1979 yılında Bursa’da üretilen sebzeler şunlardır (ton olarak): Lahana (24.097), enginar (2.988), kereviz (1.513), marul (2.138), ıspanak (5.958), pırasa (14.550), kabak (9.955), hıyar (38.835), patlıcan (18.130), domates (592.710), biber (29.480), fasulye (22.070), bakla (2.805), bezelye (2.951), barbunya (5.932), karnabahar (2.230), kavun (30.810), karpuz (115.740).
İlde doğa koşulları gerek tarım, gerekse hayvancılığın gelişmesi için bütün imkânları sağlamıştır. Küçük ve büyükbaş hayvancılığın yanı sıra ipekböcekçiliği de çok eski yıllardan beri sürdürülen bir uğraştır.
Ilık iklimin getirdiği doğal zenginlikler, ulaşım imkânları, tarım teknolojisinin gelişmişliği, hayvancılığı geliştiren etkenlerdir. Bursa’da hayvancılık denince akla merinos koyunları gelir. Karacabey Harası’nın bu alandaki ıslah ve üretimi geliştirme çalışmalarının payı büyüktür. Karacabey, merkez ilçe, Yenişehir, Mustafakemalpaşa yöresinde yetiştirilen merinos koyunu sayısı 1981 yılında 170.000’i aşmıştır. İlde genel olarak koyun sayısı 1981 yılında 570.000’e ulaşmıştı. Dağlık kesimlerde kıl keçisi yetiştirilmekteyse de son yıllarda bu hayvan türünün sayısının gittikçe düştüğü gözlenmiştir.
Sığır yetiştiriciliğine de gittikçe daha çok önem verilmektedir. 1951 yılında 150-160.000 civarında olan sığır sayısı 1980’den sonra 168.000’i geçmiştir. Karacabey Harası’nda bu konuda yapılan çalışmalar sonucunda; yöreye en verimli ve en uyumlu cins olan Montofon cinsi inek besiciliği büyük ölçüde gelişmiştir. Kümes hayvancılığı da son yıllarda çok ilerlemiştir. 1960’ta 540.000 civarında olan tavuk sayısı 1981 yılında 3.000.000’a ulaşmıştır.
Bunların dışında arıcılık, tatlı su balıkçılığı ile Karacabey Harası’nda at ırkının ıslahı çalışmaları başarıyla sürdürülmektedir. Dut ağaçlarının fazla oluşu nedeniyle ilde ipekböcekçiliği büyük gelişme göstermiştir. 50 köy ipekböcekçiliği ile uğraşır. Başka bir deyişle yurdumuzda ipekböcekçiliği yapan 60.370 ailenin 18.855’i Bursa’da yaşar. Bu arada, alabalık ve aynalı sazan balığı üretilir. 1983 yılında 278 ton alabalık üretilmiştir.

+ + + + + + +

◆ Çözülecek Görevler
A. Bursa'daki tarım ve hayvancılığı anlatan metinde "İlde doğa koşulları" sözlerinden "gittikçe düştüğü gözlenmiştir." sözlerine kadar uzanan bölümün tamamını, "doğa koşulları" yerine "doğal koşullar" koyarak güncelleyin ve yeniden yazın.
B. Bursa'daki tarım ve hayvancılığı anlatan metni, son cümlesinden sonra gelecek biçimde sürdürün.
Verilere görevlerin çözümünde ihtiyaç duyulmaz.

◆ Sağlanan Veriler
+ + + + + + +

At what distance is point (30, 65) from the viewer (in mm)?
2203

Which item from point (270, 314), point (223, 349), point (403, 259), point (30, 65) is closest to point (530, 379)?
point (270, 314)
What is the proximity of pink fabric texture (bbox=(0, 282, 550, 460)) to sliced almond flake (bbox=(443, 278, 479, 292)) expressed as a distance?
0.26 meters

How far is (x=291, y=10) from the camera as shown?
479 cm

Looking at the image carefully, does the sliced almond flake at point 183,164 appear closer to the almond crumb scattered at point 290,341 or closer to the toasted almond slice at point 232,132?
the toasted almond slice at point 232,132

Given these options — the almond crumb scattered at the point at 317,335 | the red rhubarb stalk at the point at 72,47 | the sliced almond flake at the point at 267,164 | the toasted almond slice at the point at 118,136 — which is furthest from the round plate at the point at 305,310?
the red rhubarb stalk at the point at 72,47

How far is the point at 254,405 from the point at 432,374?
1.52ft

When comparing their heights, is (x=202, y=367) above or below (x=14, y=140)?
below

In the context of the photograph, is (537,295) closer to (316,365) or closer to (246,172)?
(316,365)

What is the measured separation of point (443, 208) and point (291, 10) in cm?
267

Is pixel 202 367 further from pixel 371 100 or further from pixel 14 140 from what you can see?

+ + + + + + +

◆ Görevlere Göre Yanıtlar
A.
İlde doğal koşullar gerek tarım, gerekse hayvancılığın gelişmesi için bütün imkânları sağlamıştır. Küçük ve büyükbaş hayvancılığın yanı sıra ipekböcekçiliği de çok eski yıllardan beri sürdürülen bir uğraştır.
Ilık iklimin getirdiği doğal zenginlikler, ulaşım imkânları, tarım teknolojisinin gelişmişliği, hayvancılığı geliştiren etkenlerdir. Bursa’da hayvancılık denince akla merinos koyunları gelir. Karacabey Harası’nın bu alandaki ıslah ve üretimi geliştirme çalışmalarının payı büyüktür. Karacabey, merkez ilçe, Yenişehir, Mustafakemalpaşa yöresinde yetiştirilen merinos koyunu sayısı 1981 yılında 170.000’i aşmıştır. İlde genel olarak koyun sayısı 1981 yılında 570.000’e ulaşmıştı. Dağlık kesimlerde kıl keçisi yetiştirilmekteyse de son yıllarda bu hayvan türünün sayısının gittikçe düştüğü gözlenmiştir.

B.
SANAYİ VE MADENCİLİK
Bursa, endüstri alanında ülkemizin önde gelen illerindendir. Türkiye genelinin imalat endüstrisindeki geliri içinde Bursa’nın payı % 4’ün üzerindedir. İl 1960’lı yıllara gelinceye kadar daha çok dokuma sanayii yönünde gelişmeler göstermişti. 1960’lı yıllarda sanayi yönünden önemli ilerlemeler gösterdi. Otomobil fabrikaları, bunların yan ürünlerini sağlayan tesisler, konserve, meyve suyu fabrikaları, sentetik iplik üreten kuruluşlarla, entegre dokuma fabrikaları kuruldu.
Bursa endüstrisinin 1930 yılından önce ipek üretimi ile ilgili dokuma sanayii ve ağaç ürünleri sanayiinden oluşan yapısı, günümüzde eskiyle kıyaslanmayacak gelişme göstermiştir. Bursa bugün merinos yünlü dokuma fabrikaları, suni ipek fabrikaları, gıda, madenî eşya, makine, otomotiv, orman ürünleri sanayileriyle büyük bir sanayi ilimizdir.
Bursa’da başta volfram olmak üzere; krom, linyit ve bor tuzları üretilmektedir. İlde üretilen volfram 100.000 tona yaklaşmıştır. Isınmada kullanılan linyit ise Orhaneli’de yaklaşık 1.500.000 tonun üzerindedir; Keleş’te 2.000.000 ton üretilmektedir. İlde bunların dışında kurşun, amyant, çinko ve mermer üretimi de yapılmaktadır.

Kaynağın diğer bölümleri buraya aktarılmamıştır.